• WHAT THE EXERCISE ASKS:
Reproduce the lines starting at the one containing "Viewing the photo, is" and ending at the one containing "Answer: (462,49), (913,194), (336,446), (606,323), (799,442)", both included, and nothing else.

• PROVIDED DATA:
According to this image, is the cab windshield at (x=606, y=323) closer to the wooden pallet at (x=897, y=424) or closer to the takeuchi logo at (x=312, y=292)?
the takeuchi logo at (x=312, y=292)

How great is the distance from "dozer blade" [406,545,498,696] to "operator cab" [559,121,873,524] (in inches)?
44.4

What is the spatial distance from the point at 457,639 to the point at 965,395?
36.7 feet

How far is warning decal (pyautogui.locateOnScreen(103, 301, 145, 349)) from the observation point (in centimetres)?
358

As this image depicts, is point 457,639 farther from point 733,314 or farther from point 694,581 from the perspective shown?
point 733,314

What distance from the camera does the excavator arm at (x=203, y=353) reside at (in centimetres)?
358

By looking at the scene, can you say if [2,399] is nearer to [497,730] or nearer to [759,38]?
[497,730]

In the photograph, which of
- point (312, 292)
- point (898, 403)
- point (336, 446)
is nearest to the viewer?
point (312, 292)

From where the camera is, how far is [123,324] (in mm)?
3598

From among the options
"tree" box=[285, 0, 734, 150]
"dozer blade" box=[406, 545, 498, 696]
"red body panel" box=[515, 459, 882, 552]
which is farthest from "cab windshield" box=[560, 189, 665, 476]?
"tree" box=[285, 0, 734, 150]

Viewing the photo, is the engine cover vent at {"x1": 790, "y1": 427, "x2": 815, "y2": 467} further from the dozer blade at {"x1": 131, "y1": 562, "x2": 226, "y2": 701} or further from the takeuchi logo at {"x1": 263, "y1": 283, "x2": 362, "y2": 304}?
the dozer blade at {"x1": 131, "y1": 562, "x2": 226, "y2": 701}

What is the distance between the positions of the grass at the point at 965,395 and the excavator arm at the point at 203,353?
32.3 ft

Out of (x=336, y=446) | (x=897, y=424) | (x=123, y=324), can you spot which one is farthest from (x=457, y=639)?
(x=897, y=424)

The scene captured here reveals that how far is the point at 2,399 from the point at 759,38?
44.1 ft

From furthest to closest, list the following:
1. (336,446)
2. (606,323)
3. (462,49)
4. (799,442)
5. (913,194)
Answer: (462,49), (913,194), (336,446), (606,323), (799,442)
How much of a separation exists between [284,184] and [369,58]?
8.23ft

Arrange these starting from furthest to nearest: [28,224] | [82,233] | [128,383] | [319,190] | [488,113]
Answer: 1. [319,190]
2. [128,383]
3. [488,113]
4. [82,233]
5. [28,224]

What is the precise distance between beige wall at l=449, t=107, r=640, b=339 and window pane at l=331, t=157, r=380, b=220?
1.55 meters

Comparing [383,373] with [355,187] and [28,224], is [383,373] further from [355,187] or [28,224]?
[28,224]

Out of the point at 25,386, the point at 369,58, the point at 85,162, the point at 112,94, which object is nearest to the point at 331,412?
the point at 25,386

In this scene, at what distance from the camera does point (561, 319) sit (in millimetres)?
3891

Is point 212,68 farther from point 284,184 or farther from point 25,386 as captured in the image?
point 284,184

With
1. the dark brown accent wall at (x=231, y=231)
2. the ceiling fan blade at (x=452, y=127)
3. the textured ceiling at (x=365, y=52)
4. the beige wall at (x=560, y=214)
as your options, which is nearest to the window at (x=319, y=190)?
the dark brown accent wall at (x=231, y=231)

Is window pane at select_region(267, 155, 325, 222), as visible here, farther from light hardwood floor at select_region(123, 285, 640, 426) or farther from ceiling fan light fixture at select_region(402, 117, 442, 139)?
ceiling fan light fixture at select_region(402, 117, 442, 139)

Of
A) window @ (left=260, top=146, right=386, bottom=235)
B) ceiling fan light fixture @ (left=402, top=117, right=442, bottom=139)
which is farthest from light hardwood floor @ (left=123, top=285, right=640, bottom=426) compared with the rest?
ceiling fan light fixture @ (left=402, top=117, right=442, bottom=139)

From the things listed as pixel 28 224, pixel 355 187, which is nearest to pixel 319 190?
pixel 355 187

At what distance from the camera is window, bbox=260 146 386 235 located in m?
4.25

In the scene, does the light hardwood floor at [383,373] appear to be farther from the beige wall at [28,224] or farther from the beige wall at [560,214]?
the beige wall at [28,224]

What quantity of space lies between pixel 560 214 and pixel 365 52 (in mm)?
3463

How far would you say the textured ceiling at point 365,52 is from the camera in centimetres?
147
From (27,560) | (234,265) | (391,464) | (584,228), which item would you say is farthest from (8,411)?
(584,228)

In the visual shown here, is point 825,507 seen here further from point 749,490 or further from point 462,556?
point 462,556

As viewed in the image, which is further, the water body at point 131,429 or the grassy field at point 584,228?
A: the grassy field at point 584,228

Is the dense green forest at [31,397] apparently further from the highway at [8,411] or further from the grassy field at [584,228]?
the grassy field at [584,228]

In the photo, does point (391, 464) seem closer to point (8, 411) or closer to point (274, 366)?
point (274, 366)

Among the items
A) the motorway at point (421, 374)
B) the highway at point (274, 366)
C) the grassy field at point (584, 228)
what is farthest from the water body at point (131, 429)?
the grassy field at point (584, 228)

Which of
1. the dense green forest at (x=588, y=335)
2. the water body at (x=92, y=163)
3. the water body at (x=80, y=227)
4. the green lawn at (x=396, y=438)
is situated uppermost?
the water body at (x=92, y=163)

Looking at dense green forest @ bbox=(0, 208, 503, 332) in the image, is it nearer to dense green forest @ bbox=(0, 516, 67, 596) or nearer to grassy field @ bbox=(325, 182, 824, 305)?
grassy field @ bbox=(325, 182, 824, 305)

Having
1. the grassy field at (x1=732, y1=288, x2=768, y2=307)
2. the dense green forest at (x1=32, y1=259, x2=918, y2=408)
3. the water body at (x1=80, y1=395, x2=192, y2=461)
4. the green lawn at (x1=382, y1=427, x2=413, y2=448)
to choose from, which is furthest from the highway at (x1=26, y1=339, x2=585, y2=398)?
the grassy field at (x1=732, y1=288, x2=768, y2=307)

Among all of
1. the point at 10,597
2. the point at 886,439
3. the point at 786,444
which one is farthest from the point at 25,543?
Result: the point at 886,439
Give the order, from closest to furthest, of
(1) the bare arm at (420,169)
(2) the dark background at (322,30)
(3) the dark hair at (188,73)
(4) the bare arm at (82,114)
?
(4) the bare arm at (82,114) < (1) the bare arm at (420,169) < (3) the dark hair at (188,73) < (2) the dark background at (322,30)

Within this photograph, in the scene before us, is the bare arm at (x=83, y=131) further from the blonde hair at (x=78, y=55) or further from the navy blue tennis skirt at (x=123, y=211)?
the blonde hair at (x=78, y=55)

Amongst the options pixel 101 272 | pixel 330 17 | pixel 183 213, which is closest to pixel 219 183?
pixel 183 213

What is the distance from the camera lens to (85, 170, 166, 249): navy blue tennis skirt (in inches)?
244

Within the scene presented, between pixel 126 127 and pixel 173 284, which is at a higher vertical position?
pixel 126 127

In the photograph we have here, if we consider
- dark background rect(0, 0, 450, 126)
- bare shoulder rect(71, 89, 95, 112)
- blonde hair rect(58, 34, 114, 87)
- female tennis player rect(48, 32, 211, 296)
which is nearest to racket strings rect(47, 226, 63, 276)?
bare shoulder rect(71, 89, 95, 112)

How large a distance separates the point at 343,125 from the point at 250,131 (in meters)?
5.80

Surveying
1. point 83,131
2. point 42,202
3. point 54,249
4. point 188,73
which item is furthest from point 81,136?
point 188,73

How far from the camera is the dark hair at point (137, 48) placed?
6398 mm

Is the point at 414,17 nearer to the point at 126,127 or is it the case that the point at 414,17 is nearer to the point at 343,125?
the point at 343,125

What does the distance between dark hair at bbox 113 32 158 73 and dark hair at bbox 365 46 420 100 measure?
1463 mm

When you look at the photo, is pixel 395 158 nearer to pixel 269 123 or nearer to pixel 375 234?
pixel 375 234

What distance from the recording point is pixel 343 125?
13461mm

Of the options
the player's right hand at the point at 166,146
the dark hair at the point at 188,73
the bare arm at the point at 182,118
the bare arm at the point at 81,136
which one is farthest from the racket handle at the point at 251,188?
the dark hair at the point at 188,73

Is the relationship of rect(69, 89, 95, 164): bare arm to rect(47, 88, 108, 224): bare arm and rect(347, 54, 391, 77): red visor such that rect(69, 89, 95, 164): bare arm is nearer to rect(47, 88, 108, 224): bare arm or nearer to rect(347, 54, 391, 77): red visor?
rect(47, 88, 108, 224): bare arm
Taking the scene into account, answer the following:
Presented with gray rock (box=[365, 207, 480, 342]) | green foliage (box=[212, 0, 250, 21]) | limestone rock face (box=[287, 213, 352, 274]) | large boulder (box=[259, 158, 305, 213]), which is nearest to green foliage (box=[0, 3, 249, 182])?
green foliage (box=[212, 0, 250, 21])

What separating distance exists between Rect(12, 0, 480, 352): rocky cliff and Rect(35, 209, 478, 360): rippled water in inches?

• THE ANSWER:
Viewing the photo, is the engine cover vent at {"x1": 790, "y1": 427, "x2": 815, "y2": 467} further from the dozer blade at {"x1": 131, "y1": 562, "x2": 226, "y2": 701} or further from the takeuchi logo at {"x1": 263, "y1": 283, "x2": 362, "y2": 304}?
the dozer blade at {"x1": 131, "y1": 562, "x2": 226, "y2": 701}

What is the distance between the positions of the grass at the point at 965,395 and the excavator arm at the point at 203,353?
32.3 ft

Out of (x=336, y=446) | (x=897, y=424) | (x=123, y=324), can you spot which one is farthest from (x=457, y=639)?
(x=897, y=424)

The scene captured here reveals that how far is the point at 2,399 from the point at 759,38?
44.1 ft

From furthest to closest, list the following:
1. (336,446)
2. (606,323)
3. (462,49)
4. (799,442)
5. (913,194)
Answer: (462,49), (913,194), (336,446), (606,323), (799,442)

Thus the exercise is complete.